▸ **What is being asked**: In the passage on Prague's city priorities, which town is named as a place teachers might have to commute from every day because they cannot afford rents in Prague?

▸ **Passage shown**:
2. Massive investment in schools. We cannot rely on the central state to solve the problem of good-quality, accessible education. The city is in charge of the administration of preschool, elementary and secondary schools, so there is no reason why pupils should go to school in buildings that are falling apart, with insufficient capacity, and why teachers should have to commute every day from Kladno, for example, because they cannot afford rents in Prague.

3. The streets must be welcoming and safe. The best streets combine pedestrian, cycle, public transport and car traffic in a way that is considerate to all of them. The feeling of safety is created among other things by well-repaired streets and the proper cleaning of public spaces. Prague should be a place where parents are not afraid to let their children go home from school by themselves.

4. A healthy city must be a dignified home for everyone, regardless of age and position. The city must ensure that care is available to seniors in the place they have been accustomed to live. It also has to be able to take care of the youngest residents and the most socially-vulnerable. Better administration of city property will be of major importance in helping to achieve this. The city will repair buildings that are now decaying and make them available for supported living, local care centres for seniors and for the activities of children, beginning entrepreneurs, artists and other active people.

▸ **Recorded information**:

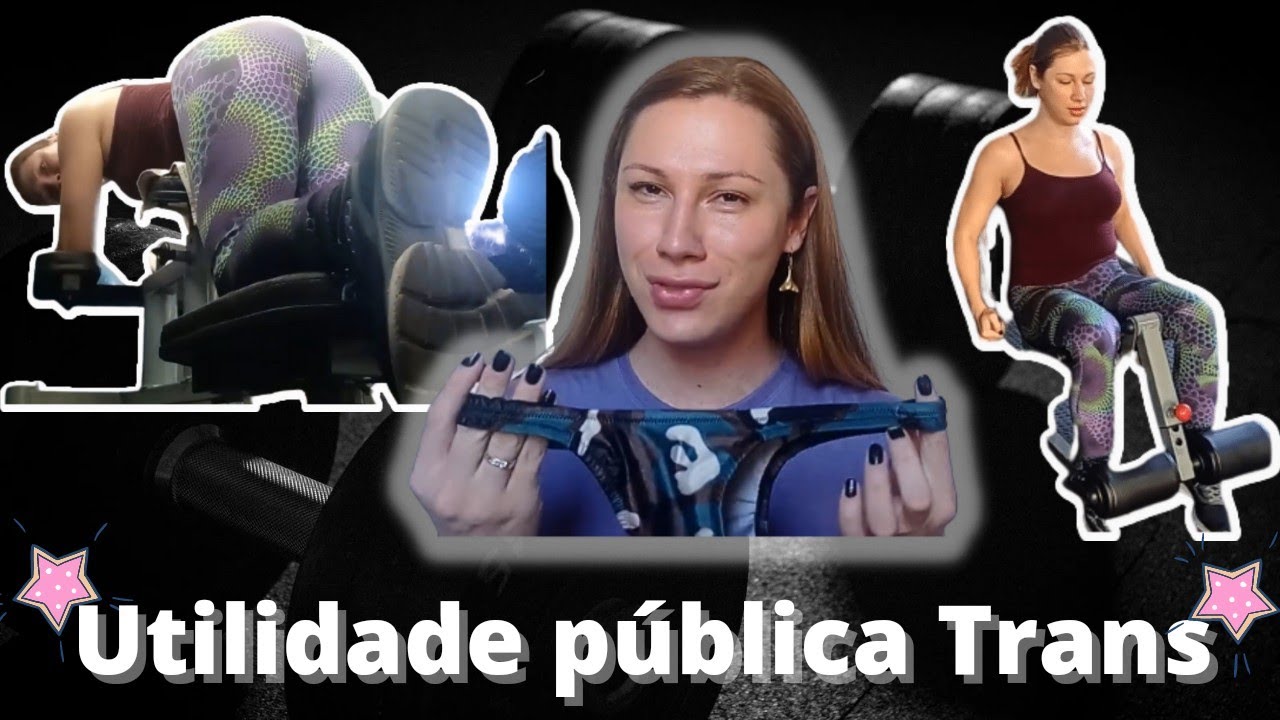 Como aquendar o 🦃 pra malhar 💪🏻Vem ver!!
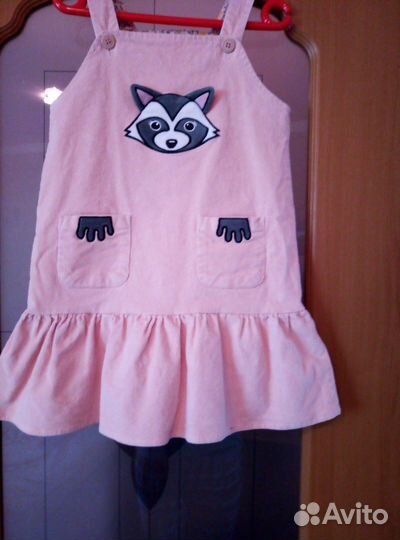 Сарафан для девочки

▸ **Exercise answer**: Kladno.